### What is required
How many lines in the records below contain the word "Напольская"? Answer with the number and nothing else.

### Extracted material
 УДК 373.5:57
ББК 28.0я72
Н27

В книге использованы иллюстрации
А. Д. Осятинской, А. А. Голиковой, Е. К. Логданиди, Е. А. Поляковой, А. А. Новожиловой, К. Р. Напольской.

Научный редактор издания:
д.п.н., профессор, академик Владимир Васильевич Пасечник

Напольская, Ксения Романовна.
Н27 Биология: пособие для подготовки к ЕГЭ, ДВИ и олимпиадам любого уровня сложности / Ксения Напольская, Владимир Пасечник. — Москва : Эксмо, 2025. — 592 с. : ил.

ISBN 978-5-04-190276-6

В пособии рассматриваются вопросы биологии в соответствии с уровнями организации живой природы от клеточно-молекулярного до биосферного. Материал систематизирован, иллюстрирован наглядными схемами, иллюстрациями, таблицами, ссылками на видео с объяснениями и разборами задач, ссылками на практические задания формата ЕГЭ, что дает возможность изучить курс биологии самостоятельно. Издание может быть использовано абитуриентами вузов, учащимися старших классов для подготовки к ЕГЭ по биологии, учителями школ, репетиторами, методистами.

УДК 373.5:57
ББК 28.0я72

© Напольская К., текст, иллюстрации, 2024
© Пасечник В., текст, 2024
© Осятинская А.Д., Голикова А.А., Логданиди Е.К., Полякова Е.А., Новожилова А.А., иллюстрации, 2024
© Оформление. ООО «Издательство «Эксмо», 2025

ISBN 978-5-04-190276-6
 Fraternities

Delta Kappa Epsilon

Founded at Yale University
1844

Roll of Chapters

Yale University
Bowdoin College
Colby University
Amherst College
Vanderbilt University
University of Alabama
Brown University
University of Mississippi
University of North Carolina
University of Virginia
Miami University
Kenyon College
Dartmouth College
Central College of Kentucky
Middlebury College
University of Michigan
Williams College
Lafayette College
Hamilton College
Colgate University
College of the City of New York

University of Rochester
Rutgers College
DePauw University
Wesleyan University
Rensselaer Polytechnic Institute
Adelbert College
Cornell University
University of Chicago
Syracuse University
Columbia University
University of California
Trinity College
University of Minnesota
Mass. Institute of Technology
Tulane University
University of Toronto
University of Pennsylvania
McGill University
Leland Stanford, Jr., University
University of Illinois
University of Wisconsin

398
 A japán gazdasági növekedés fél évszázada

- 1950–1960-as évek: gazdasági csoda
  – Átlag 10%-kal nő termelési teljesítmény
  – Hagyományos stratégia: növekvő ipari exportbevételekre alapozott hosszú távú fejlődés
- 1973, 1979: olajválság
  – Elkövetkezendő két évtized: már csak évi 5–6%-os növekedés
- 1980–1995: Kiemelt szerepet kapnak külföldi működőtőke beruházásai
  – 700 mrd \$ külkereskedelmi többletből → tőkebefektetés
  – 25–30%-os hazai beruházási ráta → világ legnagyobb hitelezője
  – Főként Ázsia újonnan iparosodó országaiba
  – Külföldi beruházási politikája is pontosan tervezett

### Written solution
3